> **Quoted passage**:
□ □ □ □ □

Ask HN: Growth hacks for math board game company - lrlabs
We are helping kids get 20X more math practice through math board games. We have 16 board games and each addresses a separate math skill e.g. addition of 1 digit numbers, division, multiplication etc. We sell directly to parents via Amazon in US, UK, CA and India. We are doing reasonably well (~1 million USD sales). Suggestions for growth levers (online and offline). Happy to share more details
======
gus_massa
I guess your page is [http://logicroots.com/](http://logicroots.com/)

I want more details!!!

The first thing I noticed is that you didn't submit any URL, so it was
difficult to find it.

I always suggest to write an _interesting_ blog post and submit it to HN. (An
_interesting_ blog post is always better than a _lame_ blog post.) I looked
for your blog but I couldn't find it. I also looked for some free samples, but
I couldn´t find them.

After a few google searches I found them
[http://blog.logicroots.com/](http://blog.logicroots.com/) . It's very
difficult to find it from your main page, and I guess most people like to see
a free sample before committing to buy a real game. (Anyway, most people is
using facebook, that have links to your blog.)

I looked at the activities, but they are too directed towards kids, so they
don't look suitable for a post in HN. Do you have any more technical post?

Some ideas that I'd like to read. (I think that your kind of post directed to
teachers and kids are better for your business, but I want to read more
technical post. :) )

□ □ □ □ □

> **Information provided**:
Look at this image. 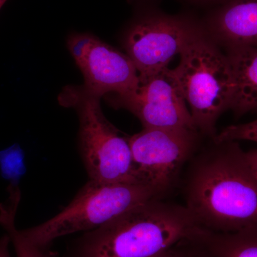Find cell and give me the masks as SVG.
<instances>
[{"label":"cell","mask_w":257,"mask_h":257,"mask_svg":"<svg viewBox=\"0 0 257 257\" xmlns=\"http://www.w3.org/2000/svg\"><path fill=\"white\" fill-rule=\"evenodd\" d=\"M186 166L184 205L202 227L233 232L257 225V177L236 142H214Z\"/></svg>","instance_id":"obj_1"},{"label":"cell","mask_w":257,"mask_h":257,"mask_svg":"<svg viewBox=\"0 0 257 257\" xmlns=\"http://www.w3.org/2000/svg\"><path fill=\"white\" fill-rule=\"evenodd\" d=\"M201 228L185 206L156 198L86 231L63 257H161Z\"/></svg>","instance_id":"obj_2"},{"label":"cell","mask_w":257,"mask_h":257,"mask_svg":"<svg viewBox=\"0 0 257 257\" xmlns=\"http://www.w3.org/2000/svg\"><path fill=\"white\" fill-rule=\"evenodd\" d=\"M101 96L85 86L68 85L58 96L64 107L73 108L79 119V149L89 179L101 183L144 182L139 178L128 138L106 119Z\"/></svg>","instance_id":"obj_3"},{"label":"cell","mask_w":257,"mask_h":257,"mask_svg":"<svg viewBox=\"0 0 257 257\" xmlns=\"http://www.w3.org/2000/svg\"><path fill=\"white\" fill-rule=\"evenodd\" d=\"M174 69L194 125L214 138L219 116L230 109L234 94L232 69L227 55L196 30L181 51Z\"/></svg>","instance_id":"obj_4"},{"label":"cell","mask_w":257,"mask_h":257,"mask_svg":"<svg viewBox=\"0 0 257 257\" xmlns=\"http://www.w3.org/2000/svg\"><path fill=\"white\" fill-rule=\"evenodd\" d=\"M164 197L145 182L106 184L89 179L57 215L22 231L32 242L49 247L57 238L96 229L139 204Z\"/></svg>","instance_id":"obj_5"},{"label":"cell","mask_w":257,"mask_h":257,"mask_svg":"<svg viewBox=\"0 0 257 257\" xmlns=\"http://www.w3.org/2000/svg\"><path fill=\"white\" fill-rule=\"evenodd\" d=\"M199 132L183 128H143L128 138L139 178L164 195L197 150Z\"/></svg>","instance_id":"obj_6"},{"label":"cell","mask_w":257,"mask_h":257,"mask_svg":"<svg viewBox=\"0 0 257 257\" xmlns=\"http://www.w3.org/2000/svg\"><path fill=\"white\" fill-rule=\"evenodd\" d=\"M67 45L89 90L101 97H123L138 89V70L126 54L89 33L72 34Z\"/></svg>","instance_id":"obj_7"},{"label":"cell","mask_w":257,"mask_h":257,"mask_svg":"<svg viewBox=\"0 0 257 257\" xmlns=\"http://www.w3.org/2000/svg\"><path fill=\"white\" fill-rule=\"evenodd\" d=\"M113 107L133 113L143 128L196 130L174 69L169 67L140 80L137 90L123 97L107 96Z\"/></svg>","instance_id":"obj_8"},{"label":"cell","mask_w":257,"mask_h":257,"mask_svg":"<svg viewBox=\"0 0 257 257\" xmlns=\"http://www.w3.org/2000/svg\"><path fill=\"white\" fill-rule=\"evenodd\" d=\"M197 28L182 19L146 15L136 20L126 34L125 49L143 80L168 67Z\"/></svg>","instance_id":"obj_9"},{"label":"cell","mask_w":257,"mask_h":257,"mask_svg":"<svg viewBox=\"0 0 257 257\" xmlns=\"http://www.w3.org/2000/svg\"><path fill=\"white\" fill-rule=\"evenodd\" d=\"M210 25L229 49L257 47V0H227L212 17Z\"/></svg>","instance_id":"obj_10"},{"label":"cell","mask_w":257,"mask_h":257,"mask_svg":"<svg viewBox=\"0 0 257 257\" xmlns=\"http://www.w3.org/2000/svg\"><path fill=\"white\" fill-rule=\"evenodd\" d=\"M227 57L234 80L230 109L239 116L257 109V47L229 48Z\"/></svg>","instance_id":"obj_11"},{"label":"cell","mask_w":257,"mask_h":257,"mask_svg":"<svg viewBox=\"0 0 257 257\" xmlns=\"http://www.w3.org/2000/svg\"><path fill=\"white\" fill-rule=\"evenodd\" d=\"M199 237L214 257H257V225L233 232L203 228Z\"/></svg>","instance_id":"obj_12"},{"label":"cell","mask_w":257,"mask_h":257,"mask_svg":"<svg viewBox=\"0 0 257 257\" xmlns=\"http://www.w3.org/2000/svg\"><path fill=\"white\" fill-rule=\"evenodd\" d=\"M21 200V192L9 193L6 202L0 204V225L9 236L17 257H53L48 247L32 242L15 224L17 211Z\"/></svg>","instance_id":"obj_13"},{"label":"cell","mask_w":257,"mask_h":257,"mask_svg":"<svg viewBox=\"0 0 257 257\" xmlns=\"http://www.w3.org/2000/svg\"><path fill=\"white\" fill-rule=\"evenodd\" d=\"M0 171L3 178L10 181V185L18 187L19 181L26 171L24 153L18 145L0 152Z\"/></svg>","instance_id":"obj_14"},{"label":"cell","mask_w":257,"mask_h":257,"mask_svg":"<svg viewBox=\"0 0 257 257\" xmlns=\"http://www.w3.org/2000/svg\"><path fill=\"white\" fill-rule=\"evenodd\" d=\"M199 231L192 237L179 241L161 257H214L199 239Z\"/></svg>","instance_id":"obj_15"},{"label":"cell","mask_w":257,"mask_h":257,"mask_svg":"<svg viewBox=\"0 0 257 257\" xmlns=\"http://www.w3.org/2000/svg\"><path fill=\"white\" fill-rule=\"evenodd\" d=\"M240 140L257 143V118L246 124L227 126L213 138V141L217 143Z\"/></svg>","instance_id":"obj_16"},{"label":"cell","mask_w":257,"mask_h":257,"mask_svg":"<svg viewBox=\"0 0 257 257\" xmlns=\"http://www.w3.org/2000/svg\"><path fill=\"white\" fill-rule=\"evenodd\" d=\"M11 241L9 236L5 234L0 238V257H12L9 246Z\"/></svg>","instance_id":"obj_17"},{"label":"cell","mask_w":257,"mask_h":257,"mask_svg":"<svg viewBox=\"0 0 257 257\" xmlns=\"http://www.w3.org/2000/svg\"><path fill=\"white\" fill-rule=\"evenodd\" d=\"M246 157L248 165L251 167L253 174L257 177V150L246 152Z\"/></svg>","instance_id":"obj_18"},{"label":"cell","mask_w":257,"mask_h":257,"mask_svg":"<svg viewBox=\"0 0 257 257\" xmlns=\"http://www.w3.org/2000/svg\"><path fill=\"white\" fill-rule=\"evenodd\" d=\"M8 1V0H0V10L3 8V5L5 4V3Z\"/></svg>","instance_id":"obj_19"}]
</instances>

□ □ □ □ □

> **Complete the following**:
• 1. Why, according to the Hacker News thread on growth ideas for the math board game company, does it matter that the blog with free samples is hard to find from the company's main page? Answer in one to three sentences.
• 2. Write a continuation of the Hacker News thread about the math board game company, starting after its final sentence.

> **Outputs by task**:
• 1. The commenter guesses that most people like to see a free sample before committing to buy a real game. Since the samples are on the blog, a blog that is very difficult to reach from the main page keeps visitors from seeing them.

• 2.
* Do you have any live/online version of one of your games? (I'm not 100% sure this is a good idea. Doing good/fun board games is not the same as doing good/fun online games.)

* Where does the x20, x14, xsomething more math came from? How did you measure it? Did you make any experiment to measure the improvement in math abilities comparing it to more traditional methods?

* Do you have any testimonials?

* How do you do all the shipping an handling? Look at the post from bemmu from Candy Japan for ideas: [https://news.ycombinator.com/from?site=candyjapan.com](https://news.ycombinator.com/from?site=candyjapan.com)

* Are you selling to parents or schools? patio11 said it was very difficult to sell to schools, and I guess it's true [https://training.kalzumeus.com/newsletters/archive/enterpris...](https://training.kalzumeus.com/newsletters/archive/enterprise_sales)

* How do you combat copycats, fake versions, ...?